Le grand jeu du mensonge

L’écrivain Kafka aurait abordé en 1923 une petite fille qui pleurait dans le parc de Stegliz à Berlin. Elle avait perdu sa poupée. Pour la rassurer, il lui expliqua qu’elle était partie en voyage. Et, pour rendre son histoire plus crédible, il écrivit les lettres qu’elle aurait envoyées à la petite fille au cours de son périple à l’étranger. Une quantité de lettres aujourd’hui disparues. Mythe ou réalité ? Peu importe. Fabrice Colin dans son nouveau roman n’hésite pas à écrire une suite à cette légende littéraire.

Abel Spieler, l’un des protagonistes, est universitaire à la Sorbonne et spécialiste de l’écrivain praguois. Pessimiste forcené, il ne croit pas au bonheur et s’accroche à la vie au travers des fantômes qu’il côtoie. Obsédé par ses lectures qui lui permettent d’affronter le réel, il rêve de retrouver les lettres de la poupée, et impose tyranniquement sa vision malheureuse du monde à sa femme et à sa fille Julie. Dans la famille, cohabitation rime avec solitude, absence de réelle communication.

Tous les premiers chapitres du roman sont comme autant de tableaux différents de l’enfance et de la jeunesse de Julie. Malgré sa relation difficile avec son père, faite d’incompréhension et de rendez-vous manqués, elle l’aime et affronte elle aussi le poids du quotidien en partant sur les traces de Kafka et de ses écrits inédits : du Quartier latin à Prague, de Prague à Berlin, elle invente sa quête du Graal, qui devient tour à tour obsession, espoir, réconfort. Résoudre ce mystère constitue un cadeau à venir pour son père, et le «symptôme» d’une possible réconciliation. Bientôt, elle retrouve Else Fechtenberg, qui serait la fameuse fillette de la poupée, tant recherchée.

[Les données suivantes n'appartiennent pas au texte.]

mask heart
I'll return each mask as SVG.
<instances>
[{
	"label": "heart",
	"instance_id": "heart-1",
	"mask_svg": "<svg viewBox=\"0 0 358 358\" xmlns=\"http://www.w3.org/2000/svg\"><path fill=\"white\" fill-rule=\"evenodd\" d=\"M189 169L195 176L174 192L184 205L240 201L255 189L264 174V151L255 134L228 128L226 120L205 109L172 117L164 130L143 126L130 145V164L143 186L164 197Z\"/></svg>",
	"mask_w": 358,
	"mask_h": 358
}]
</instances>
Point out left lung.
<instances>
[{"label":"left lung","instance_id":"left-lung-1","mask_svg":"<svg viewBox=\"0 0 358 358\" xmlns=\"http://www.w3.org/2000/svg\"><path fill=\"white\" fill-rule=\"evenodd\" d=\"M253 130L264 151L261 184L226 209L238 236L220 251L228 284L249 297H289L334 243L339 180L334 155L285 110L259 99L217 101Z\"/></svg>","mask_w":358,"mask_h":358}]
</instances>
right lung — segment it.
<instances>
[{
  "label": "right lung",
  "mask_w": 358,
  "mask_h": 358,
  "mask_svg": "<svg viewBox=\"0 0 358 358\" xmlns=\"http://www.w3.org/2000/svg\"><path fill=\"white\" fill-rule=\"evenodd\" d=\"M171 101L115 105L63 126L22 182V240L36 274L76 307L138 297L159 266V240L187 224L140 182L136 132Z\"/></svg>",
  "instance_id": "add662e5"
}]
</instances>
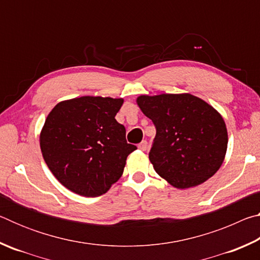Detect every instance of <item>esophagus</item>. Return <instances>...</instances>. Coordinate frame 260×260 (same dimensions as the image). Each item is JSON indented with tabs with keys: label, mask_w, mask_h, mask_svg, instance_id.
<instances>
[{
	"label": "esophagus",
	"mask_w": 260,
	"mask_h": 260,
	"mask_svg": "<svg viewBox=\"0 0 260 260\" xmlns=\"http://www.w3.org/2000/svg\"><path fill=\"white\" fill-rule=\"evenodd\" d=\"M138 148L140 149V150H142V151H146L147 149H148V142L146 140L144 141H142V142H141L139 146H138Z\"/></svg>",
	"instance_id": "34e87169"
}]
</instances>
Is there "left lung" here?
<instances>
[{
    "label": "left lung",
    "mask_w": 260,
    "mask_h": 260,
    "mask_svg": "<svg viewBox=\"0 0 260 260\" xmlns=\"http://www.w3.org/2000/svg\"><path fill=\"white\" fill-rule=\"evenodd\" d=\"M139 108L156 126L149 153L157 174L178 189L196 187L225 159V120L212 105L188 93L140 95Z\"/></svg>",
    "instance_id": "left-lung-1"
}]
</instances>
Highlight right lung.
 <instances>
[{
	"label": "right lung",
	"instance_id": "obj_1",
	"mask_svg": "<svg viewBox=\"0 0 260 260\" xmlns=\"http://www.w3.org/2000/svg\"><path fill=\"white\" fill-rule=\"evenodd\" d=\"M124 99L81 96L57 103L40 132L47 166L69 190L85 197L107 192L124 172L126 129L116 120Z\"/></svg>",
	"mask_w": 260,
	"mask_h": 260
}]
</instances>
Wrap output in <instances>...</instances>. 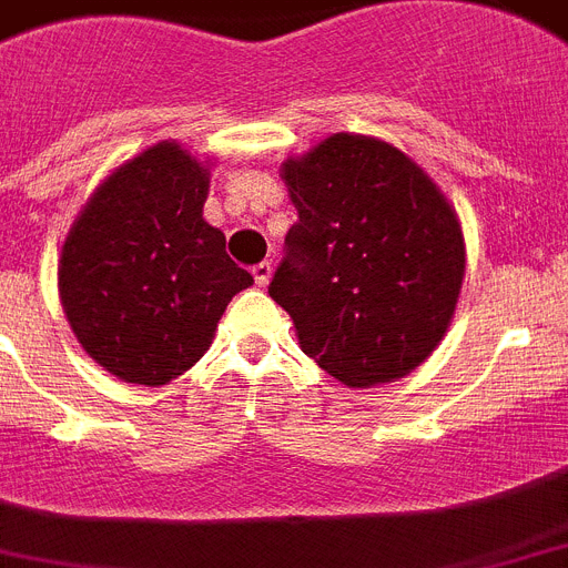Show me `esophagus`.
<instances>
[{"mask_svg": "<svg viewBox=\"0 0 568 568\" xmlns=\"http://www.w3.org/2000/svg\"><path fill=\"white\" fill-rule=\"evenodd\" d=\"M271 271H274V265H271L268 260H265V262H256L254 268H251V274H254V283H256V285H268Z\"/></svg>", "mask_w": 568, "mask_h": 568, "instance_id": "1", "label": "esophagus"}]
</instances>
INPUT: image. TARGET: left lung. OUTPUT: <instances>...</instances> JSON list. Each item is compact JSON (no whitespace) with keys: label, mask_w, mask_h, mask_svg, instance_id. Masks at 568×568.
Instances as JSON below:
<instances>
[{"label":"left lung","mask_w":568,"mask_h":568,"mask_svg":"<svg viewBox=\"0 0 568 568\" xmlns=\"http://www.w3.org/2000/svg\"><path fill=\"white\" fill-rule=\"evenodd\" d=\"M297 222L268 294L300 346L346 387L416 369L445 337L465 276L456 213L422 166L364 135L283 164Z\"/></svg>","instance_id":"8db88e82"}]
</instances>
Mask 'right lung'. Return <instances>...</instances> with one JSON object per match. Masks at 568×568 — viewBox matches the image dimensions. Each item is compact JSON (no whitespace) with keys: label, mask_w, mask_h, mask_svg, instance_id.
<instances>
[{"label":"right lung","mask_w":568,"mask_h":568,"mask_svg":"<svg viewBox=\"0 0 568 568\" xmlns=\"http://www.w3.org/2000/svg\"><path fill=\"white\" fill-rule=\"evenodd\" d=\"M207 170L155 144L109 175L71 227L60 300L83 349L130 384L161 387L207 352L233 294L254 283L202 219Z\"/></svg>","instance_id":"add662e5"}]
</instances>
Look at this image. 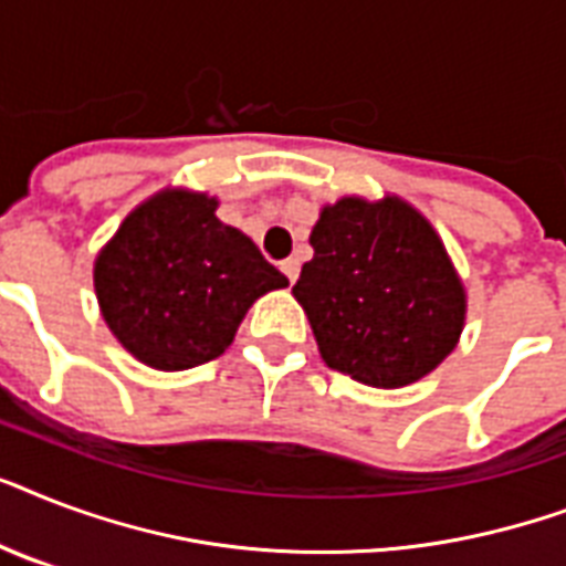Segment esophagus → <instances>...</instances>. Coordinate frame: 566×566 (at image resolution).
I'll return each mask as SVG.
<instances>
[{"label": "esophagus", "instance_id": "34e87169", "mask_svg": "<svg viewBox=\"0 0 566 566\" xmlns=\"http://www.w3.org/2000/svg\"><path fill=\"white\" fill-rule=\"evenodd\" d=\"M282 273L287 275V282H296V275H300V261H282Z\"/></svg>", "mask_w": 566, "mask_h": 566}]
</instances>
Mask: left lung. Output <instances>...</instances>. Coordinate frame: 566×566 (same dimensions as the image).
I'll list each match as a JSON object with an SVG mask.
<instances>
[{"mask_svg": "<svg viewBox=\"0 0 566 566\" xmlns=\"http://www.w3.org/2000/svg\"><path fill=\"white\" fill-rule=\"evenodd\" d=\"M293 296L332 370L370 387L429 376L464 328L467 296L438 231L399 196L326 205Z\"/></svg>", "mask_w": 566, "mask_h": 566, "instance_id": "1", "label": "left lung"}]
</instances>
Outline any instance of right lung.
Masks as SVG:
<instances>
[{
	"label": "right lung",
	"instance_id": "1",
	"mask_svg": "<svg viewBox=\"0 0 566 566\" xmlns=\"http://www.w3.org/2000/svg\"><path fill=\"white\" fill-rule=\"evenodd\" d=\"M213 211V196L161 190L128 213L96 258L102 317L146 367L176 373L213 361L249 305L287 284Z\"/></svg>",
	"mask_w": 566,
	"mask_h": 566
}]
</instances>
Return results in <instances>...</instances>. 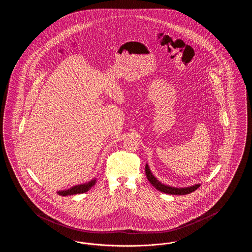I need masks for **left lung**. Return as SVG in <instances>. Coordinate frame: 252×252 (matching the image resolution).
I'll list each match as a JSON object with an SVG mask.
<instances>
[{"label": "left lung", "instance_id": "left-lung-1", "mask_svg": "<svg viewBox=\"0 0 252 252\" xmlns=\"http://www.w3.org/2000/svg\"><path fill=\"white\" fill-rule=\"evenodd\" d=\"M145 175H146L147 180H149V182L156 188L157 190H158L160 192H165L168 194H179V195L187 194V193H190V192L195 191L200 186V184H194V185L188 186V187H179L178 188V187H172V186H169V185H165V184L161 183L152 174V172L149 169V166H148L147 163L145 165Z\"/></svg>", "mask_w": 252, "mask_h": 252}]
</instances>
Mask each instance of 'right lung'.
Here are the masks:
<instances>
[{"label":"right lung","mask_w":252,"mask_h":252,"mask_svg":"<svg viewBox=\"0 0 252 252\" xmlns=\"http://www.w3.org/2000/svg\"><path fill=\"white\" fill-rule=\"evenodd\" d=\"M96 183V179H93L88 182H85L82 184H77L74 185L69 189L62 190V191H58L57 193L60 194L61 196H67V195H72V194H77V193H83V192H88L93 186H94Z\"/></svg>","instance_id":"obj_1"}]
</instances>
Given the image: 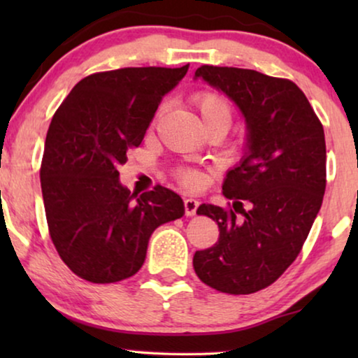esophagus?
Returning a JSON list of instances; mask_svg holds the SVG:
<instances>
[{
    "label": "esophagus",
    "mask_w": 358,
    "mask_h": 358,
    "mask_svg": "<svg viewBox=\"0 0 358 358\" xmlns=\"http://www.w3.org/2000/svg\"><path fill=\"white\" fill-rule=\"evenodd\" d=\"M184 208H185V215H187V217H194L195 212H197V208H199V200H195L192 197L184 199Z\"/></svg>",
    "instance_id": "34e87169"
}]
</instances>
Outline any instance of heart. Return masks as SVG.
Wrapping results in <instances>:
<instances>
[{
    "instance_id": "b5f03b06",
    "label": "heart",
    "mask_w": 358,
    "mask_h": 358,
    "mask_svg": "<svg viewBox=\"0 0 358 358\" xmlns=\"http://www.w3.org/2000/svg\"><path fill=\"white\" fill-rule=\"evenodd\" d=\"M192 104L202 117L203 125L220 124L228 130L231 124V106L222 94L215 91H200L192 97ZM174 176L178 182L187 189L202 187L205 180L202 171L190 168V166H180L174 171Z\"/></svg>"
}]
</instances>
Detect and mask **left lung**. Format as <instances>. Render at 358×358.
<instances>
[{
	"label": "left lung",
	"instance_id": "8db88e82",
	"mask_svg": "<svg viewBox=\"0 0 358 358\" xmlns=\"http://www.w3.org/2000/svg\"><path fill=\"white\" fill-rule=\"evenodd\" d=\"M195 78L236 102L246 119L248 151L223 182L233 208H197L217 222L220 236L194 254V268L215 290L249 295L292 266L315 223L326 190L324 130L303 91L285 78L212 65L197 68Z\"/></svg>",
	"mask_w": 358,
	"mask_h": 358
}]
</instances>
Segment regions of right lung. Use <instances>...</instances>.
Masks as SVG:
<instances>
[{
	"label": "right lung",
	"mask_w": 358,
	"mask_h": 358,
	"mask_svg": "<svg viewBox=\"0 0 358 358\" xmlns=\"http://www.w3.org/2000/svg\"><path fill=\"white\" fill-rule=\"evenodd\" d=\"M180 68H120L90 75L73 87L48 127L41 185L48 233L78 277L114 283L143 266L151 233L184 215L173 190L136 195L119 180L127 151L140 146Z\"/></svg>",
	"instance_id": "1"
}]
</instances>
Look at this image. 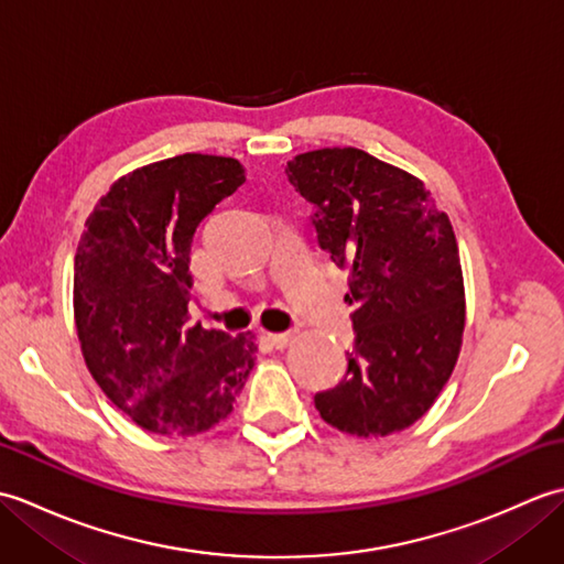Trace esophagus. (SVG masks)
Here are the masks:
<instances>
[{"label": "esophagus", "mask_w": 564, "mask_h": 564, "mask_svg": "<svg viewBox=\"0 0 564 564\" xmlns=\"http://www.w3.org/2000/svg\"><path fill=\"white\" fill-rule=\"evenodd\" d=\"M295 329H289V332H273L269 334V341L275 346V349H285L293 339H295Z\"/></svg>", "instance_id": "esophagus-1"}]
</instances>
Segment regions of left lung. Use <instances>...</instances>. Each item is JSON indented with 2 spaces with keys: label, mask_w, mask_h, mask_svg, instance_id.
<instances>
[{
  "label": "left lung",
  "mask_w": 564,
  "mask_h": 564,
  "mask_svg": "<svg viewBox=\"0 0 564 564\" xmlns=\"http://www.w3.org/2000/svg\"><path fill=\"white\" fill-rule=\"evenodd\" d=\"M285 176L313 203L319 247L349 271L354 349L339 386L315 394L319 416L364 438L412 426L448 382L463 341L448 215L416 176L356 148L297 154Z\"/></svg>",
  "instance_id": "left-lung-1"
}]
</instances>
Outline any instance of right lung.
<instances>
[{
    "mask_svg": "<svg viewBox=\"0 0 564 564\" xmlns=\"http://www.w3.org/2000/svg\"><path fill=\"white\" fill-rule=\"evenodd\" d=\"M245 166L178 154L121 176L84 223L75 322L84 361L118 410L162 436H194L232 412L251 366V332L188 322L191 242Z\"/></svg>",
    "mask_w": 564,
    "mask_h": 564,
    "instance_id": "add662e5",
    "label": "right lung"
}]
</instances>
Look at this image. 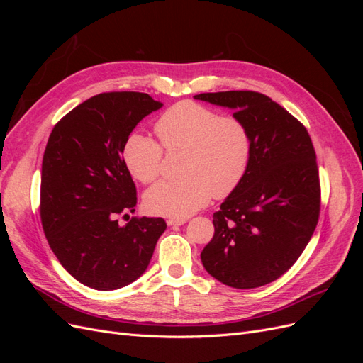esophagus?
I'll use <instances>...</instances> for the list:
<instances>
[{
	"mask_svg": "<svg viewBox=\"0 0 363 363\" xmlns=\"http://www.w3.org/2000/svg\"><path fill=\"white\" fill-rule=\"evenodd\" d=\"M184 223H186V219H183V218H169L167 221L168 225H183Z\"/></svg>",
	"mask_w": 363,
	"mask_h": 363,
	"instance_id": "34e87169",
	"label": "esophagus"
}]
</instances>
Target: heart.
<instances>
[{
    "label": "heart",
    "mask_w": 363,
    "mask_h": 363,
    "mask_svg": "<svg viewBox=\"0 0 363 363\" xmlns=\"http://www.w3.org/2000/svg\"><path fill=\"white\" fill-rule=\"evenodd\" d=\"M163 150L184 151L180 180L159 182L145 194L151 213L184 218L208 203L212 195L225 199L238 189L250 168L251 133L242 119L221 116L195 101L171 106L155 125ZM157 142L140 133L131 135L123 150L125 167L140 183L160 172L163 151Z\"/></svg>",
    "instance_id": "1"
}]
</instances>
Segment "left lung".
<instances>
[{"instance_id":"8db88e82","label":"left lung","mask_w":363,"mask_h":363,"mask_svg":"<svg viewBox=\"0 0 363 363\" xmlns=\"http://www.w3.org/2000/svg\"><path fill=\"white\" fill-rule=\"evenodd\" d=\"M194 98L233 108L252 139L242 183L213 213L215 235L201 251L203 267L227 286H263L301 256L320 218L312 139L298 119L263 94L227 91Z\"/></svg>"}]
</instances>
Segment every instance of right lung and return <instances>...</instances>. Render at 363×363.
<instances>
[{
	"label": "right lung",
	"mask_w": 363,
	"mask_h": 363,
	"mask_svg": "<svg viewBox=\"0 0 363 363\" xmlns=\"http://www.w3.org/2000/svg\"><path fill=\"white\" fill-rule=\"evenodd\" d=\"M163 104L142 92H104L54 125L43 152L40 221L54 255L71 276L96 291H113L145 272L162 218L135 212L136 186L123 157L131 131Z\"/></svg>",
	"instance_id": "obj_1"
}]
</instances>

Si dans la première moitié du récit le cadre initial est trop long à s’installer, le roman décolle au moment de cette rencontre. Les deux femmes s’installent à Saint-Gervais au milieu des montagnes enneigées, et Abel ne tarde pas à les y rejoindre. Peu importe les malentendus, les maladresses, les silences : le «grand jeu du mensonge» et de la narration permet de vivre avec ses rêves et de surmonter ses désillusions. Et puis, devant l’immensité de la glace, du vent et du soleil, chacun cesse d’être enfermé dans son secret. Le chalet devient un possible lieu de fiction et d’invention, mais aussi de discussion et de révélation.

Fabrice Colin nous tient en haleine dans un récit qui devient proche du roman policier. L’alternance des focalisations devient plus claire. Les quelques flashbacks en italiques, qui parcouraient le roman et évoquaient le passé d’Else, reprennent tout leur sens et perdent leur caractère décousu : les horreurs du siècle sont abordées avec force et justesse. La fin invite le lecteur à adopter un regard rétrospectif sur le récit, et à le relire à l’aune de l’émotion finale.

Contrairement à la mauvaise impression devant les premières pages tournées, le dénouement face au Mont blanc atteint des sommets.